Уважаю, вовсе он не герой анекдотов, правильный офицер! И я не должна его подвести:
– Дмитрий Иванович! – я стараюсь не дрогнуть голосом, и это мне почти удается. – Я не опекун, я всего лишь женщина, которая, надеюсь, заменила Машеньке, – я исправляюсь, – Марии Ивановне, мать. И как каждая мать, я желаю только счастья своему дитя. Я хочу поблагодарить Вас за оказанную мне честь, но со свадьбой прошу повременить. Судьба офицера, насколько Вы понимаете, Дмитрий Иванович, в руках Бога и его командира, – тоже неплохо, хоть и многословно, но это от непривычки к таким ситуациям.
Дмитрий выслушал меня уже спокойно, поблагодарил меня за решение, кивнул головой, по-военному четко повернулся и вышел из комнаты. Там он поглядел на Машу, чуть заметно улыбнулся, а та, все поняв, мгновенно облегченно вздохнула – все хорошо, все решилось, пусть еще не сейчас и не скоро, но они будут вместе. Она тоже держится внешне невозмутимо, только опять бледна, как полотно.
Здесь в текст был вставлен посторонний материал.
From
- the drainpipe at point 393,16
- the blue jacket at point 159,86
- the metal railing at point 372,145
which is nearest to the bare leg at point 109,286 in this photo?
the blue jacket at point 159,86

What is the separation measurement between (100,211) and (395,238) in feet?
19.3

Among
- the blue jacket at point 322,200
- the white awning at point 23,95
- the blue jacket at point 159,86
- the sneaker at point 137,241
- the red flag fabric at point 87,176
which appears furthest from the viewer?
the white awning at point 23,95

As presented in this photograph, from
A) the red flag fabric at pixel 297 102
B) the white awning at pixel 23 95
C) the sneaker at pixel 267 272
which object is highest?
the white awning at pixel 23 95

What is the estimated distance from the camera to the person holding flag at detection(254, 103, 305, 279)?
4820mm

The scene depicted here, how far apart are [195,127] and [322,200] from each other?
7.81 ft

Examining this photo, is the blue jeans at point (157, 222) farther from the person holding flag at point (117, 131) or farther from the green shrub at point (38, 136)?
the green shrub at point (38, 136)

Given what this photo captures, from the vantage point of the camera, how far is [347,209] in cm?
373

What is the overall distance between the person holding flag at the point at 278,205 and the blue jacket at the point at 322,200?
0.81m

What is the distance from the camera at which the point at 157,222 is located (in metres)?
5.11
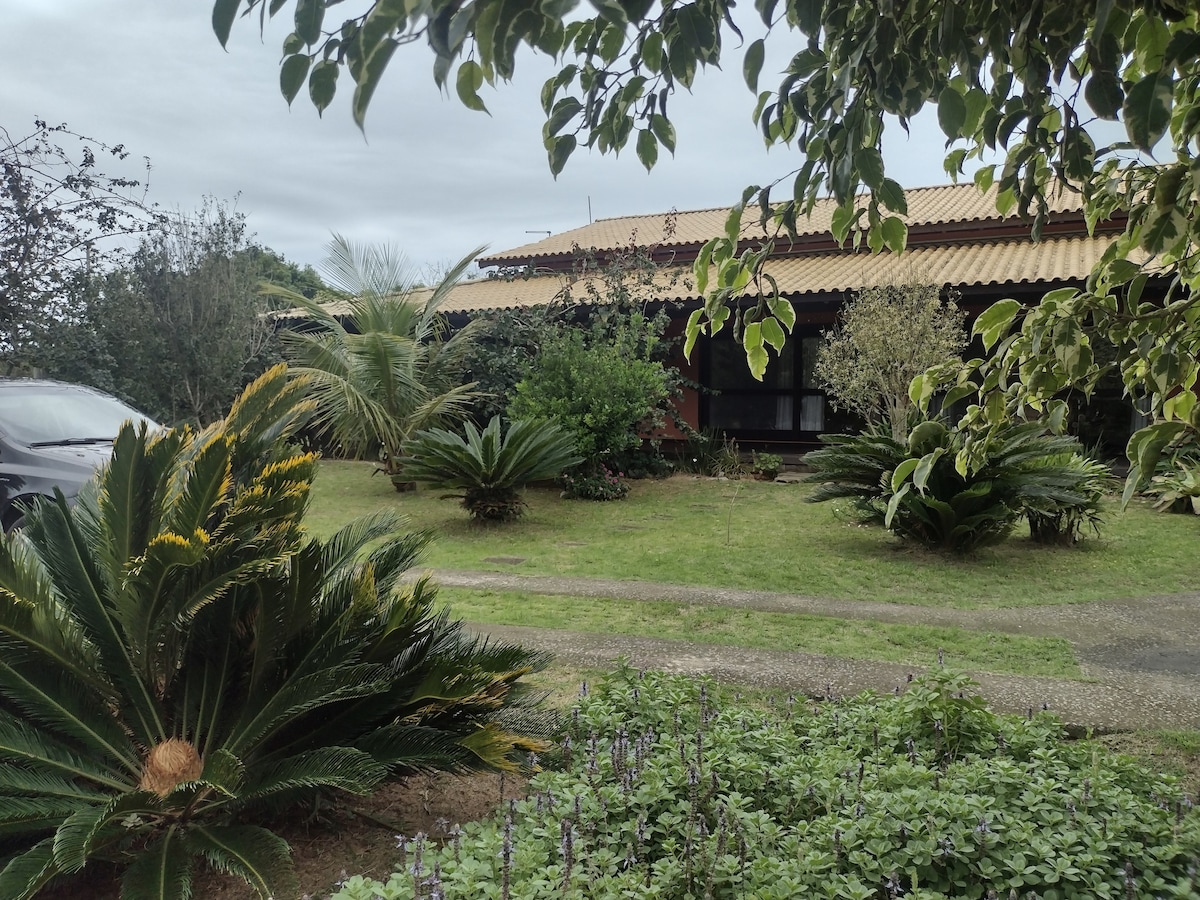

Да, дворян тогда муштровали не хило. У англичан есть такое понятие – "stiff upper lip" – застывшая верхняя губа – так говорят о джентльменах, которые умеют сохранять невозмутимость в любой ситуации. Наших дворян также с детства учили быть выдержанными, соблюдать приличия, быть ровными во всех ситуациях. Они не кричат: "Усе пропало, Шеф!", не бьются в истерике, не разговаривают матом, они вообще не ругаются, они только бледнеют до состояния полотна и у них дрожат пальцы, когда решается их судьба. Плоха или хороша такая сдержанность – не мне судить. Я не такая изначально, но я учусь быть такой.
И я с сочувствием подумала о Барыне – много лет она воспитывала Машеньку, как родную, но по сложившейся традиции не может ни в чем вмешаться в ее судьбу – она всего лишь крестная, а официальный опекун, человек абсолютно равнодушный к девушке, будет решать ее судьбу вместо самого близкого человека.
И еще я в очередной раз размышляла, насколько же трудно жилось дворянам с нашей точки зрения поведения – этого нельзя, того нельзя, невесту тебе сосватали – и понравились Вы друг другу, и то не все слава Богу, надо кандидатуру по инстанциям согласовать. Остаться с ней – нельзя, даже за ручку подержать – и то нельзя, не то что поцеловаться. Но, конечно, сочувствовать им было не всегда корректно-крепостным крестьянам жилось намного труднее и в этом отношении.